Bilanci “aggiustati” per non pagare le tasse: frode al fisco da 7,5 mln. Azienda edile nei guai

Cosenza Cronaca

Una verifica fiscale eseguita in una società edile di Rossano ha portato i finanzieri della Compagnia della cittadina ionica a contestare la sottrazione al fisco di un importo di circa 7 milioni e mezzo di euro di cosiddetta “materia imponibile, ovvero la base di reddito su cui calcolare le tasse dovute.

I riscontri eseguiti dalle fiamme gialle farebbero ritenere, infatti, come gli amministratori della società (succedutisi nel tempo) fossero stati in realtà dei meri prestanome, completamente all’oscuro della gestione della stessa azienda, che in realtà sarebbe stata condotta da un gruppo familiare che tutt’ora controlla altre “persone giuridiche”, tutte sotto verifica, e che farebbero parte di quello che viene definito come un presunto “sistema fraudolento” che opera appunto nell’edilizia ma anche nella produzione e vendita del calcestruzzo.

Analizzando la documentazione contabile e bancaria, è poi stato scoperto “un collaudato sistema di frode” attuato dagli amministratori di fatto.

La tesi degli investigatori, in particolare, è che siano state emesse fatture per operazioni inesistenti relative alla cessione di mezzi, macchinari e impianti di produzione a società del “gruppo” effettivamente mai entrati nella disponibilità dell’azienda verificato o dismessi in annualità passate.

Inoltre, si sarebbero registrate in contabilità altre fatture relative invece ad acquisti di materiale edile mai effettivamente effettuati e destinato a cantieri non meglio individuati; infine si sarebbero compensati i debiti che l’azienda avrebbe avuto nei confronti dell’amministrazione finanziaria con dei crediti risultati fittizi.

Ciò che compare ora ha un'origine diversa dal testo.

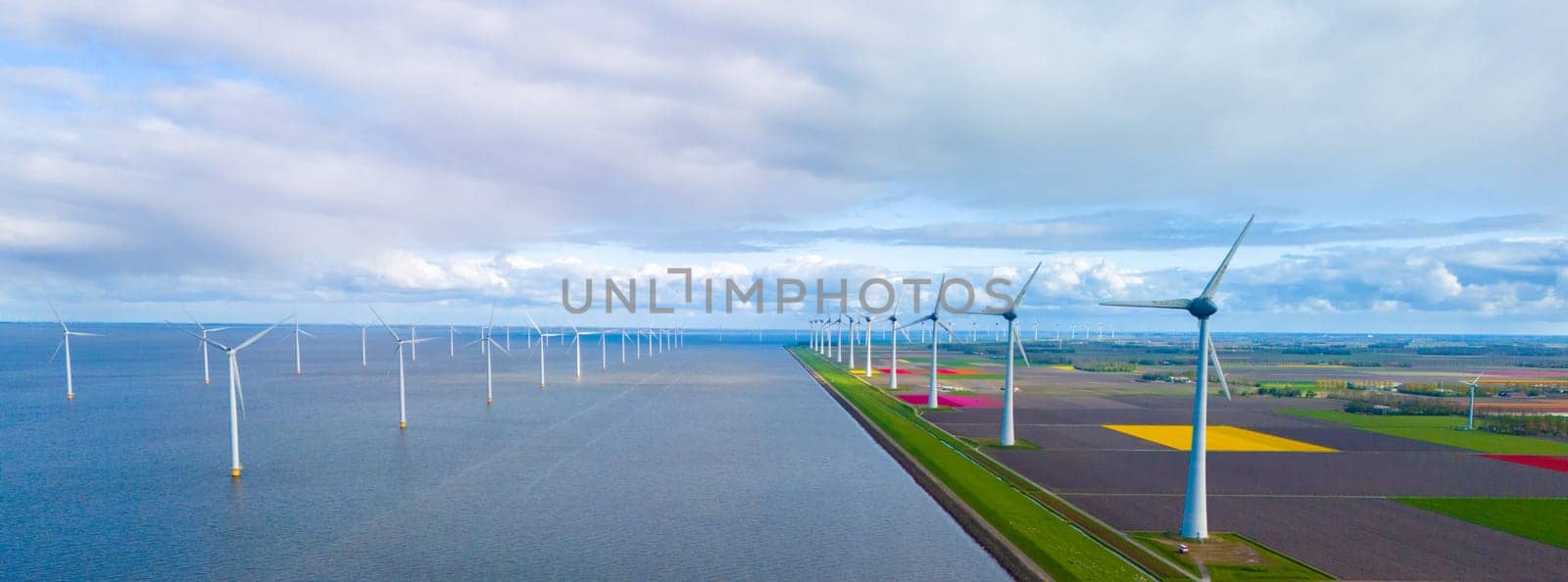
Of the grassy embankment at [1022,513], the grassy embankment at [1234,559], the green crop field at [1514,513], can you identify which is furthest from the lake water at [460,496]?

Il tutto avrebbe lo scopo, dunque, di aggiustare” i bilanci annuali e così sottrarre la “materia imponibile” all’Erario.

Inoltre, tutte le operazioni commerciali sono risultate essere state pagate con degli “ingegnosi artifizi contabili” per impedirne l’effettiva tracciabilità dei pagamenti.

Insomma, nel complesso e nell’arco di quasi 8 anni, ovvero dal 2010 al 2018, vengono constatati dai finanzieri l’emissione e l’utilizzo di fatture per operazioni “oggettivamente inesistenti” per un totale di 7 milioni di euro; ma anche l’evasione dell’Ires (l’imposta sui redditi delle società) per oltre 2 di milioni e dell’Iva per altrettanti, oltre a che di crediti fittizi compensati indebitamente per circa 700 mila euro.

In tre tra amministratori di fatto e di diritto della società sono stati così denunciati per reati tributari per i quali è prevista la reclusione fino ad un massimo di 6 anni.